Nesta circunstância, existindo a necessidade
de entender melhor as dinâmicas dos processos
erosivos, principalmente na extensão das
margens dos reservatórios de usinas
hidrelétricas, a empresa Eletrobrás Furnas, sob
coordenação da Escola de Engenharia Civil e
Ambiental (EECA) da Universidade Federal de
Goiás (UFG) e apoio da Fundação de Amparo
à Pesquisa (FUNAPE), desenvolveram um
projeto de pesquisa e desenvolvimento (P&D)
intitulado Monitoramento e Estudo de Técnicas
Alternativas na Estabilização de Processos
Erosivos em Reservatórios de UHEs (Sales,
2012).
Esse projeto teve o intuito de estudar e propor
técnicas alternativas para mitigação dos
processos causadores de erosões em margens de
reservatórios. Dentro destas propostas consta a
estabilização química de solos, que pode se
tornar uma alternativa necessária quando as
características geotécnicas naturais do solo
envolvido não são adequadas para resistir aos
processos erosivos impostos pela ação das ondas
e variação do nível de operação dos
reservatórios.
Esse processo pode ser realizado com a adição
ou remoção de componentes que interagem com
o solo e melhoram suas propriedades. Segundo
Krishnan et al. (2014), estabilizações utilizando
técnicas químicas são melhores que as
estabilizações que fazem uso de técnicas físicas,
pois aquelas conferem ao solo maior resistência
e durabilidade.
Existem vários estudos na literatura
clássica que trabalham com melhorias das
propriedades hidráulicas dos solos por meio
da adição de algum estabilizante químico.
Dentre esses estudos, podem ser citados os
trabalhos de Bell (1996), Zhang & Cao (2002);
Angelim (2005); Ahmed et al. (2011); Dash &
Hussain (2012); Paiva et al. (2016) e James &
Pandian (2016).
Quando a cal hidratada é adicionada a um
solo argiloso, ocorrem reações que podem ser
classificadas de curto e longo prazo. De acordo
com Bell (1996), as primeiras incluem trocas
de íons, floculação e carbonatação, que
proporcionam uma melhora na plasticidade e
um pequeno aumento da resistência (não
curada). As segundas são as reações
pozolânicas que acontecem ao longo do tempo
e são responsáveis pela formação de novos
minerais que interferem na resistência e
durabilidade do solo. Segundo Rezende (2003),
a floculação (agregação) ocorre se o valor do
pH da mistura for superior ao ponto de carga
zero do solo (PCZ). Caso contrário, ocorrerá
dispersão (ou desagregação).

(Material fornecido):

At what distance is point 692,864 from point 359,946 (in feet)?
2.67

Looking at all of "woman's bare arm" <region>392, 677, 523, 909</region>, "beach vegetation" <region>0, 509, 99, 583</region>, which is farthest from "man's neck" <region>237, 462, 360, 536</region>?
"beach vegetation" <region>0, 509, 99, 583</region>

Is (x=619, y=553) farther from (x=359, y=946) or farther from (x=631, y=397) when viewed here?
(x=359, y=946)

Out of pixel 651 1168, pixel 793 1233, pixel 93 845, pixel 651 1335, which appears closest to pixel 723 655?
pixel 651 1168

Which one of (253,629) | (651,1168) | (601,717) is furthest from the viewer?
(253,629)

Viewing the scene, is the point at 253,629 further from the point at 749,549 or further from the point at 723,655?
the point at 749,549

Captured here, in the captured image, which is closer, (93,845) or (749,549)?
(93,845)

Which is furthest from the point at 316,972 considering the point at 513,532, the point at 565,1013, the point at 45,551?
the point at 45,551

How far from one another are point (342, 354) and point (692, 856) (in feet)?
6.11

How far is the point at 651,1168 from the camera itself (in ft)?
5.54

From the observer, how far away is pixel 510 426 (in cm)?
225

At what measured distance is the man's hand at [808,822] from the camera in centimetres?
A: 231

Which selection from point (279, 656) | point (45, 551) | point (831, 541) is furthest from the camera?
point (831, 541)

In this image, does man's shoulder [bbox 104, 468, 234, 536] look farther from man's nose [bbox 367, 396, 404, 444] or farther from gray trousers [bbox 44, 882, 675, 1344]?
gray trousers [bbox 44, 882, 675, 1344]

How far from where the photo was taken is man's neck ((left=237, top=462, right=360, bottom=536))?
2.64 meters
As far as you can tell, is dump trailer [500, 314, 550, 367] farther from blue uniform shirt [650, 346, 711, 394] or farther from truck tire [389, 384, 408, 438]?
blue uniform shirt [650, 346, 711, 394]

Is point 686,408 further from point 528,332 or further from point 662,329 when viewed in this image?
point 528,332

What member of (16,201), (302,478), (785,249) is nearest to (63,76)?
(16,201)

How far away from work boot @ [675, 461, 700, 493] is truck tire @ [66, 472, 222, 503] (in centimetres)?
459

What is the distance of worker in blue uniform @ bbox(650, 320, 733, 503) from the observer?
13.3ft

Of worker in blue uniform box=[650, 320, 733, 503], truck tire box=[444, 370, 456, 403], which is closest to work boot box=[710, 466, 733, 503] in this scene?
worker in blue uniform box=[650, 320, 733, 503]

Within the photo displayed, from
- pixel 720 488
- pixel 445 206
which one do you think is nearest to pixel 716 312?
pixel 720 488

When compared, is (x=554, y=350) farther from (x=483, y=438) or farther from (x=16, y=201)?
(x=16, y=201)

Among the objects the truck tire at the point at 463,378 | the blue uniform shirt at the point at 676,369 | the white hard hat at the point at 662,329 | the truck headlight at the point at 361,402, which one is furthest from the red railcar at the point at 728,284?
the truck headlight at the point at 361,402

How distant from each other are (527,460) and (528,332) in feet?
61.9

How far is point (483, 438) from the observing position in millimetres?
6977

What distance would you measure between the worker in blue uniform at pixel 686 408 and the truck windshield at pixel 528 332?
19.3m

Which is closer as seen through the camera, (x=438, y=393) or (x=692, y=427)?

(Tarefas a realizar):
- A) Nos registros, reescreva as linhas desde a que contém "At what measured" até a que contém "2.64 meters", substituindo "camera" por "lens" e mantendo todo o restante inalterado.
- B) Retome o texto sobre a estabilização química de solos em margens de reservatórios a partir do ponto em que ele se encerra.

(Respostas por tarefa):
- A)
At what measured distance is the man's hand at [808,822] from the lens in centimetres?
A: 231

Which selection from point (279, 656) | point (45, 551) | point (831, 541) is furthest from the lens?
point (831, 541)

In this image, does man's shoulder [bbox 104, 468, 234, 536] look farther from man's nose [bbox 367, 396, 404, 444] or farther from gray trousers [bbox 44, 882, 675, 1344]?
gray trousers [bbox 44, 882, 675, 1344]

How far from where the photo was taken is man's neck ((left=237, top=462, right=360, bottom=536))?
2.64 meters

- B)
Se houver floculação, o tratamento com cal
reduz o peso específico seco e aumenta a
umidade ótima do solo, ocorrendo o contrário, há
dispersão. Além disso, ocorre redução na
plasticidade, caso o solo possua em sua
composição o argilomineral montmorilonita, e
aumento, se for a caolinita. (Bell, 1996;
Harichane et al., 2011; James & Pandian, 2016;
Dash e Hussain 2012; Angelim, 2005).
Vários pesquisadores observaram que a
adição de cal a um solo que possui argila em sua
composição proporcionou ganhos de resistência
a compressão simples e aumento do módulo de
elasticidade, quando submetidos a um tempo de
cura suficiente (Bell, 1996; Angelim, 2005;
Harichane et al., 2011; James & Pandian, 2016;
Dash & Hussain, 2012)
No caso de solos expansivos foi constatada
uma redução da expansão livre e da tensão de
expansão devido ao fato de que a cal reduz a
absorção de água das argilas saturadas com
cálcio (Zhang & Cao, 2002; Dash & Hussain,
2012; James & Pandian, 2016, Paiva et al.,
2016).
Em relação à erodibilidade, Herrier et al.
(2014) executaram ensaios de crumb test em
uma amostra de solo siltoso misturado com 2%
de cal. Esse solo não apresentou dispersão
mesmo depois de 45 horas de submersão,
enquanto que o mesmo solo sem tratamento
desagregou completamente após 15 minutos de
ensaio.
É importante ressaltar que os trabalhos
citados, com exceção do trabalho de Herrier et al.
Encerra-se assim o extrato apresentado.